Work instructions> Copy the data below word for word, from the line containing "From the image" through the last line of the data.

──────── Recorded data

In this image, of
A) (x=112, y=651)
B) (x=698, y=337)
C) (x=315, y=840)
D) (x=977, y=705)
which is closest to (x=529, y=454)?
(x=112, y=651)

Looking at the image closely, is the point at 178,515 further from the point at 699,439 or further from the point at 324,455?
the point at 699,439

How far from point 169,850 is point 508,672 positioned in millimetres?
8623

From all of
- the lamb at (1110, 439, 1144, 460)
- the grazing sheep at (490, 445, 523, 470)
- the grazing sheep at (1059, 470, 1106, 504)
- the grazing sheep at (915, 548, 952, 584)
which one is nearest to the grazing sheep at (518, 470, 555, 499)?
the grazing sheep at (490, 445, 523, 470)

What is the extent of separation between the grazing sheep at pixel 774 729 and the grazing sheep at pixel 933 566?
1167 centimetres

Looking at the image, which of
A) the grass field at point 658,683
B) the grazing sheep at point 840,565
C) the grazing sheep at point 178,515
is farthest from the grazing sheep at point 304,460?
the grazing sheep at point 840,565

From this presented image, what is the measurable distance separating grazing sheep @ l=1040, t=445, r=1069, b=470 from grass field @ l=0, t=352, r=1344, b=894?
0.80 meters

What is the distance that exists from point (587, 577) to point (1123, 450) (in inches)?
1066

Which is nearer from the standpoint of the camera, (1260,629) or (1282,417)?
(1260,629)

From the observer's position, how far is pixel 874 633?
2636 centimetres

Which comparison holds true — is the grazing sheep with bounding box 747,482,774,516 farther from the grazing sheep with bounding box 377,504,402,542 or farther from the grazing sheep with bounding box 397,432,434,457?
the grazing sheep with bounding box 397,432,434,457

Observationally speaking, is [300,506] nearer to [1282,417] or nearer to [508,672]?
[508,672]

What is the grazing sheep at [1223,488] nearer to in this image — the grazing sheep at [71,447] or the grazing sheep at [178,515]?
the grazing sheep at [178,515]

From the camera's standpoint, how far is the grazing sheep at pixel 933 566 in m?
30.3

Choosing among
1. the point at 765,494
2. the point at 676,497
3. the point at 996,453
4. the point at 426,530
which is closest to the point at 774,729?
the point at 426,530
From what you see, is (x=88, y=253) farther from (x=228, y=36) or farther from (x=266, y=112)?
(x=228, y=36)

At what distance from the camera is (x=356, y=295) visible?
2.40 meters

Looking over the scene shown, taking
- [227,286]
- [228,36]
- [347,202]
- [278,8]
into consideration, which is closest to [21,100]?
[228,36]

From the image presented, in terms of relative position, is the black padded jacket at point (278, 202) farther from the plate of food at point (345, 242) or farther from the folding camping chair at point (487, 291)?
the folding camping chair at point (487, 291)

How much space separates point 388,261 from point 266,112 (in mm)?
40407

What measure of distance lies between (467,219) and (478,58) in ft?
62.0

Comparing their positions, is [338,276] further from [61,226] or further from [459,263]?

────────────────

Task answer>
From the image presented, in terms of relative position, is the black padded jacket at point (278, 202) farther from the plate of food at point (345, 242) or farther from the folding camping chair at point (487, 291)?
the folding camping chair at point (487, 291)

How much space separates point 388,261 from point 266,112 (in mm)?
40407

What measure of distance lies between (467,219) and (478,58) in ft?
62.0

Comparing their positions, is [338,276] further from [61,226] or further from [459,263]?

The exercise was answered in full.